Earlier this week, the Commission on the Theft of American Intellectual Property issued its report. The Commission, a independent group, found that international infringement of US intellectual property (IP) — “theft” — is a $300 billion problem.
Regrettably, the report perpetuates the misunderstanding that intangibles equals IP:
According to a figure cited in the president’s 2006 Economic Report to Congress, 70% of the value of publicly traded corporations is estimated to be in “intangible assets,” that is, IP.
No – the 70% covers all forms of intellectual capital and intangibles. Some are covered by intellectual property rights; others are not.
This is an unfortunate missed opportunity. By equating intangibles solely with IP, the Commission was unable to fully develop the richness of understanding that the topic deserves. For example, the discussion of trade secrets dances around the issues of human capital, knowledge sharing and technology transfer that come with running a multinational corporation.
Interestingly, one of the short term recommendations comes directly out of broader concept of intangibles and human capital. The report recommends the expansion of work visas (green cards) for STEM university graduates — noting that many of these students are forced to return home after graduation:
Many of the 77,000 graduates who return home every year have knowledge of American intellectual property, gained in the course of their studies or in internships during their time in the United States. This intellectual property is of great benefit to foreign companies, enabling them to more quickly and effectively compete with American companies, both in overseas markets and even in the American market.

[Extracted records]
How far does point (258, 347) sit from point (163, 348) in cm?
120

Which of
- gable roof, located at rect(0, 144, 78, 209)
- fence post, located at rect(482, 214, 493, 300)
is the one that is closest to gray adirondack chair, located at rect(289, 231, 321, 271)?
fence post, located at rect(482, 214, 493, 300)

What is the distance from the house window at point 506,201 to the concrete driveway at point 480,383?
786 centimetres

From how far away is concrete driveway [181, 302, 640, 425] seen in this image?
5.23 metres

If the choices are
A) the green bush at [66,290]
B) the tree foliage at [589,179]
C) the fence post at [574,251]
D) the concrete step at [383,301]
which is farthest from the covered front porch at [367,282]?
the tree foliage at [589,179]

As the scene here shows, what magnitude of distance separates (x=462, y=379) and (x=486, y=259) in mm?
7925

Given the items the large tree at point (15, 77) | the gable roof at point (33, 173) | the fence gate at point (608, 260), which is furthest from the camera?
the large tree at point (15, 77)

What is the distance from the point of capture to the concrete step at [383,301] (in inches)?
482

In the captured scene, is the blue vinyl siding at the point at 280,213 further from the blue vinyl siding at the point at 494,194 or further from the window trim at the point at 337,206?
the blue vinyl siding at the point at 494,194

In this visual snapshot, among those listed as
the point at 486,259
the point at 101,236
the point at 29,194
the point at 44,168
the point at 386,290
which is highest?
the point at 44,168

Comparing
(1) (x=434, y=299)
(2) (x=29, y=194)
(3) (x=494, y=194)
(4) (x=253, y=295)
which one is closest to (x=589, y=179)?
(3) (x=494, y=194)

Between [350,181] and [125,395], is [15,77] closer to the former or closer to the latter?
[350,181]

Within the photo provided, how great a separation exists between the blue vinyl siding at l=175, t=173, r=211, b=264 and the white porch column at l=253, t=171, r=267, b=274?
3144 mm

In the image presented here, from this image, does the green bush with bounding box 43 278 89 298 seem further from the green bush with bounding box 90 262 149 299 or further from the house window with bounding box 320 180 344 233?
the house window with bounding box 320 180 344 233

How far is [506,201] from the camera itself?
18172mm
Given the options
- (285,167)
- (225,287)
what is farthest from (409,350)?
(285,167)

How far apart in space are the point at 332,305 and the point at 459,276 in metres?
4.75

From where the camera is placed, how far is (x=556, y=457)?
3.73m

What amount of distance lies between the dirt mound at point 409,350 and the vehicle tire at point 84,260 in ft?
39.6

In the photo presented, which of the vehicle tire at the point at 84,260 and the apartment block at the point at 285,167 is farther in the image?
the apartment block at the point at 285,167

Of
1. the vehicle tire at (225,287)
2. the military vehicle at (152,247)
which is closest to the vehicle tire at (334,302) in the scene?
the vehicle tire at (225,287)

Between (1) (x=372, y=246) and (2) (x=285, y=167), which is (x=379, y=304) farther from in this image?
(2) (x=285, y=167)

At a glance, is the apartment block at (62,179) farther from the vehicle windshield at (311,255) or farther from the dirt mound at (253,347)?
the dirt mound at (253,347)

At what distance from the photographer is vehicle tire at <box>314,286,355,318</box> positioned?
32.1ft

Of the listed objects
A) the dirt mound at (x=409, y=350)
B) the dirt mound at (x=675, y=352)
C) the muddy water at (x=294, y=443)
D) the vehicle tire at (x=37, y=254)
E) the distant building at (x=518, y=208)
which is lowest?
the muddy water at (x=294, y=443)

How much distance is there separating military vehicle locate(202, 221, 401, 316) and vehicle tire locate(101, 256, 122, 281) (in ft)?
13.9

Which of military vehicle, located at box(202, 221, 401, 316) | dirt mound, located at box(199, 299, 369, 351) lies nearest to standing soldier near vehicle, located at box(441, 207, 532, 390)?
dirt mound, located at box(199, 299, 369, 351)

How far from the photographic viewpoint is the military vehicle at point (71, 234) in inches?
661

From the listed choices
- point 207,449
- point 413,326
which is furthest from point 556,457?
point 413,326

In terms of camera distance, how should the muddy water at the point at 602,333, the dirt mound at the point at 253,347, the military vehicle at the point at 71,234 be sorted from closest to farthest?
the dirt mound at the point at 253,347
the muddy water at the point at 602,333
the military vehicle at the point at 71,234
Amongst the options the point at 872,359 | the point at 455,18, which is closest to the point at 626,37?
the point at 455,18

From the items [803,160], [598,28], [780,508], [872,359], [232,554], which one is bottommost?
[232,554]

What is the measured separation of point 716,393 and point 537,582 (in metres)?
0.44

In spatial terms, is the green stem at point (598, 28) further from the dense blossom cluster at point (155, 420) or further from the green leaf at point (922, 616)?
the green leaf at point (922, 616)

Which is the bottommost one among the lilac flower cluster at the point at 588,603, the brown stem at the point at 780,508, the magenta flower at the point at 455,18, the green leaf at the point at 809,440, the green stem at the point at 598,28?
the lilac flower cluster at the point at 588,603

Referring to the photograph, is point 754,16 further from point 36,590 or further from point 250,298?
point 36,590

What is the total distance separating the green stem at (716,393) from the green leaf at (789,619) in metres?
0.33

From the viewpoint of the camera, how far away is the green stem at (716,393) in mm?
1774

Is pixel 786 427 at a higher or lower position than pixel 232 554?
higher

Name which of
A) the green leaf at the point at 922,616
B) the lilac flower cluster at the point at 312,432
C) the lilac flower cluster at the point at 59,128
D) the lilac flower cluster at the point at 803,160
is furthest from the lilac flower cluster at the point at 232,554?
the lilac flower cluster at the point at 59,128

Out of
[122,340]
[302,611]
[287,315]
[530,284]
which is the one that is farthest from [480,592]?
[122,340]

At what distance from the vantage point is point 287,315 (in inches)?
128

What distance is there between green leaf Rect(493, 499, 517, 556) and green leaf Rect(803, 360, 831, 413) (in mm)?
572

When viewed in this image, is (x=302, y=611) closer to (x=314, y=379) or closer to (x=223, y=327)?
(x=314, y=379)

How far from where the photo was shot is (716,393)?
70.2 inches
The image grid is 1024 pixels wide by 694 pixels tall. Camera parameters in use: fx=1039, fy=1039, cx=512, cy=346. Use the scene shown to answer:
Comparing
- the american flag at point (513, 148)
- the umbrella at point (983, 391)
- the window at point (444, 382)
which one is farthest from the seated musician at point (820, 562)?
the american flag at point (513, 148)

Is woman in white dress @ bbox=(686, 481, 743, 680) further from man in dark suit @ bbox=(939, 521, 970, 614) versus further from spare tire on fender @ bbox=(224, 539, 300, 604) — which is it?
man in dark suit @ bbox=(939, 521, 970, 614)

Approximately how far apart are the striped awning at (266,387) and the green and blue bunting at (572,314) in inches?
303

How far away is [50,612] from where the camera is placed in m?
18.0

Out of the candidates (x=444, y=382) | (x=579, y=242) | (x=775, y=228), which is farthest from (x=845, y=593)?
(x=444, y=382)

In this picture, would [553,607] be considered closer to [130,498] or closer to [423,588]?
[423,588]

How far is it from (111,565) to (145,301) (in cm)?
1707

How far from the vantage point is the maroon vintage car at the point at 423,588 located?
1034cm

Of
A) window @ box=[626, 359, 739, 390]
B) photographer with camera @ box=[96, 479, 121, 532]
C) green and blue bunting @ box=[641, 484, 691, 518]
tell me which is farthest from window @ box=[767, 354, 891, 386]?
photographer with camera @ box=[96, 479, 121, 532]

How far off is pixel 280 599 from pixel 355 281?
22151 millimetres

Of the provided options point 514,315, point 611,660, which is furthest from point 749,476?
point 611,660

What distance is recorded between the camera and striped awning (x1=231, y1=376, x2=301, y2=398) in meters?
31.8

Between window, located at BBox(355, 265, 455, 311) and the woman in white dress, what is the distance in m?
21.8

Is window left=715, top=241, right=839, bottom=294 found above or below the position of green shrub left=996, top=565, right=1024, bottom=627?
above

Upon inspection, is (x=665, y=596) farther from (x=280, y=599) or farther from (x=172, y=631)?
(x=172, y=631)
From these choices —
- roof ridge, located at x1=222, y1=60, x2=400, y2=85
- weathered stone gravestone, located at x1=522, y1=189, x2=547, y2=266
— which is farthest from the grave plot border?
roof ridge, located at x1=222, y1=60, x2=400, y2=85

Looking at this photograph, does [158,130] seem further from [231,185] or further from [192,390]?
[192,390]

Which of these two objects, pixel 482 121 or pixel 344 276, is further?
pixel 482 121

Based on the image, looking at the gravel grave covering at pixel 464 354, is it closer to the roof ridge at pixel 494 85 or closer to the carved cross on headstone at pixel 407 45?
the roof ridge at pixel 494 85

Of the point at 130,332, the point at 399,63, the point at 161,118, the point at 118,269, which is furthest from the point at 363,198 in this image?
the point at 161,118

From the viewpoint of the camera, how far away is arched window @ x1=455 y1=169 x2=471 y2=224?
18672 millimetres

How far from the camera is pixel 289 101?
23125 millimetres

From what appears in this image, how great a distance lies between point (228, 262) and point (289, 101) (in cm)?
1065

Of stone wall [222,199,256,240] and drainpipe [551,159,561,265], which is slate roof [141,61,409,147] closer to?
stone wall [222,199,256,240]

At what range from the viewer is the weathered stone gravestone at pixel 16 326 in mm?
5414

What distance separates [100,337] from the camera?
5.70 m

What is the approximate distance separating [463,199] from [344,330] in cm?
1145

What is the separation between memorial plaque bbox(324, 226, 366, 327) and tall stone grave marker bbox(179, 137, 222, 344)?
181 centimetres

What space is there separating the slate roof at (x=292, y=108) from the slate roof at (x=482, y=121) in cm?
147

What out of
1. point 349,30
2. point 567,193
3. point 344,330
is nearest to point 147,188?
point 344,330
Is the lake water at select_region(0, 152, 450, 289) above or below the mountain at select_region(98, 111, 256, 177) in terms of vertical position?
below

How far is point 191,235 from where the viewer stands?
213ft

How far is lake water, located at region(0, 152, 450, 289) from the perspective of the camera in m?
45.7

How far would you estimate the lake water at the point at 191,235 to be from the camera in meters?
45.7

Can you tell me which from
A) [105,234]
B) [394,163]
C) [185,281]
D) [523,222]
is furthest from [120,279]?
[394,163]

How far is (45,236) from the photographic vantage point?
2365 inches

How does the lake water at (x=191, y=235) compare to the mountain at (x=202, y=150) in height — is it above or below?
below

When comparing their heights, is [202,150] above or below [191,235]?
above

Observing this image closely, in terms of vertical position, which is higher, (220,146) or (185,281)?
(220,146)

▶ **REQUIRED TASK**
From the text on the intellectual property theft report, reproduce the passage starting at "Earlier this week, the" and ending at "that is, IP.".

▶ **SOLUTION**
Earlier this week, the Commission on the Theft of American Intellectual Property issued its report. The Commission, a independent group, found that international infringement of US intellectual property (IP) — “theft” — is a $300 billion problem.
Regrettably, the report perpetuates the misunderstanding that intangibles equals IP:
According to a figure cited in the president’s 2006 Economic Report to Congress, 70% of the value of publicly traded corporations is estimated to be in “intangible assets,” that is, IP.